Exercise description >>
Turn the data below into a numbered list of its text lines, skipping blank lines and leaving the pictures out.

Record extracts START

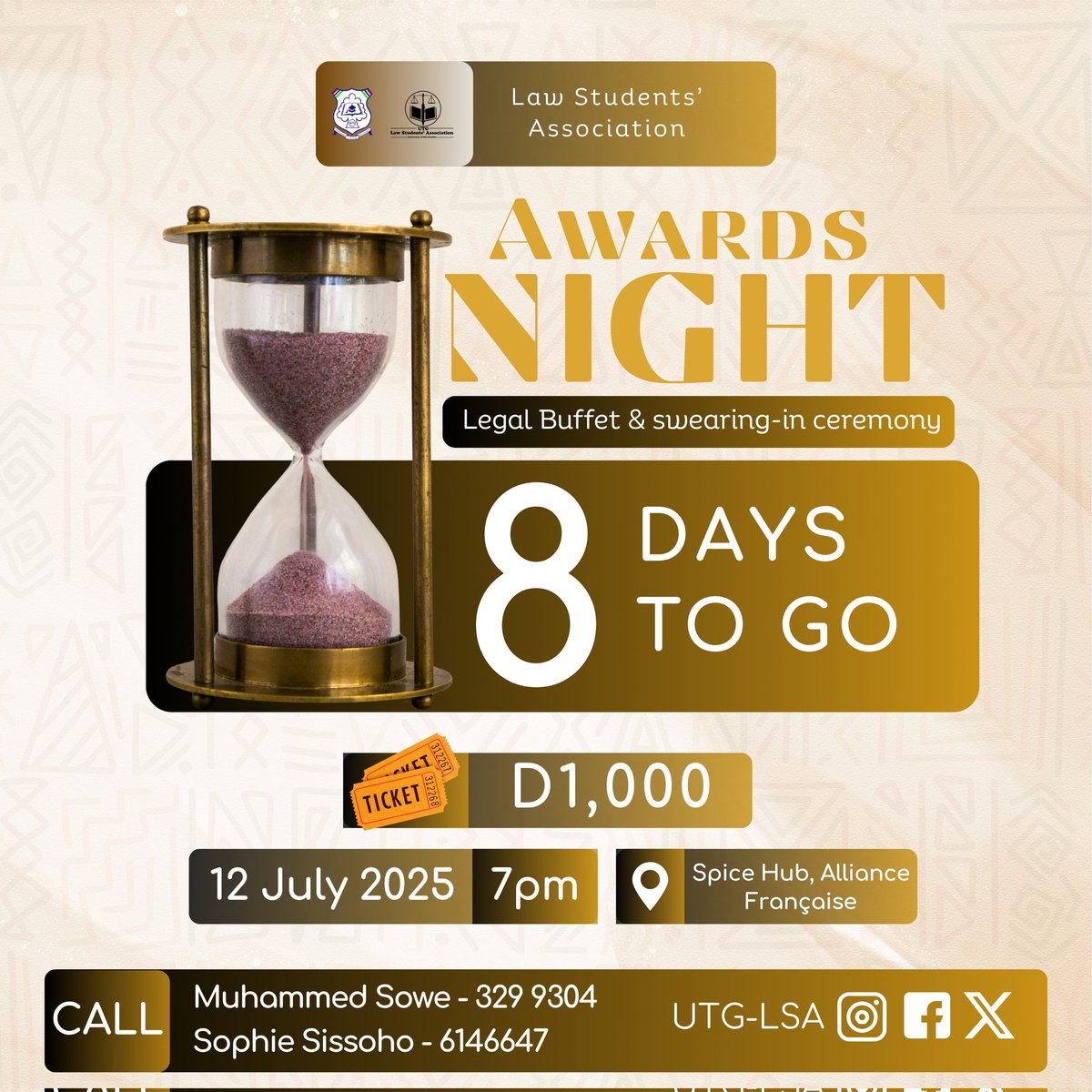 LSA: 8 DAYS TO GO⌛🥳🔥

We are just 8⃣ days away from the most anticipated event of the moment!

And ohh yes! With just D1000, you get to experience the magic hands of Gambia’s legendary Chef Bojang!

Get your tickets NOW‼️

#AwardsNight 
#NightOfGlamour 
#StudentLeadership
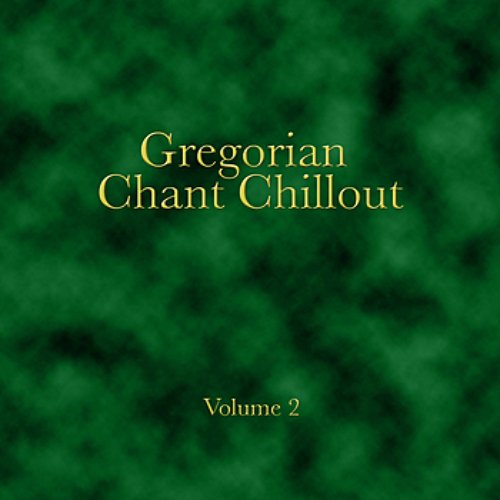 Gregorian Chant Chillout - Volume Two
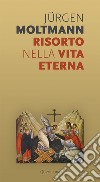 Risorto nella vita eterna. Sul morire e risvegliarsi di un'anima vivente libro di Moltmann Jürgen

Record extracts END

Result below >>
1.  LSA: 8 DAYS TO GO⌛🥳🔥
2. We are just 8⃣ days away from the most anticipated event of the moment!
3. And ohh yes! With just D1000, you get to experience the magic hands of Gambia’s legendary Chef Bojang!
4. Get your tickets NOW‼️
5. #AwardsNight 
6. #NightOfGlamour 
7. #StudentLeadership
8.  Gregorian Chant Chillout - Volume Two
9.  Risorto nella vita eterna. Sul morire e risvegliarsi di un'anima vivente libro di Moltmann Jürgen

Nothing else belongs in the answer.